The goal of this assignment is to train a Word2Vec skip-gram model over Text8 data.
Some reading material to get familiarised with word2vec approach.
When you're dealing with words in text, you end up with tens of thousands of classes to predict, one for each word. Trying to one-hot encode these words is massively inefficient, you'll have one element set to 1 and the other 50,000 set to 0. The matrix multiplication going into the first hidden layer will have almost all of the resulting values be zero. This a huge waste of computation.
To solve this problem and greatly increase the efficiency of our networks, we use what are called embeddings. Embeddings are just a fully connected layer like you've seen before. We call this layer the embedding layer and the weights are embedding weights. We skip the multiplication into the embedding layer by instead directly grabbing the hidden layer values from the weight matrix. We can do this because the multiplication of a one-hot encoded vector with a matrix returns the row of the matrix corresponding the index of the "on" input unit.

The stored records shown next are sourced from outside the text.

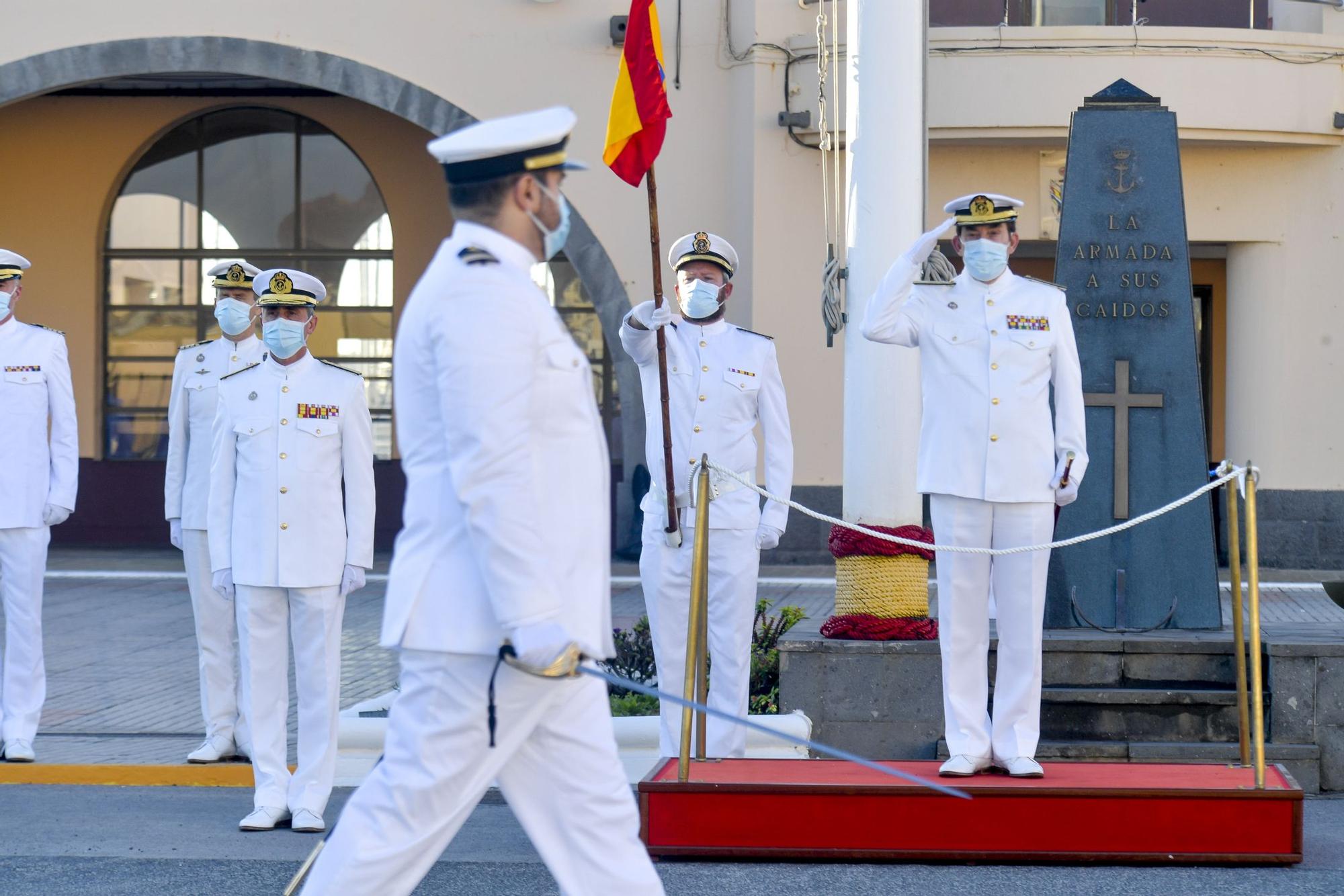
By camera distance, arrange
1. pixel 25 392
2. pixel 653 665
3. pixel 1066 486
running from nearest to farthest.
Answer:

Instead of doing the matrix multiplication, we use the weight matrix as a lookup table. We encode the words as integers, for example "heart" is encoded as 958, "mind" as 18094. Then to get hidden layer values for "heart", you just take the 958th row of the embedding matrix. This process is called an embedding lookup and the number of hidden units is the embedding dimension.
There is nothing magical going on here. The embedding lookup table is just a weight matrix. The embedding layer is just a hidden layer. The lookup is just a shortcut for the matrix multiplication. The lookup table is trained just like any weight matrix as well.
Embeddings aren't only used for words of course. You can use them for any model where you have a massive number of classes. A particular type of model called Word2Vec uses the embedding layer to find vector representations of words that contain semantic meaning.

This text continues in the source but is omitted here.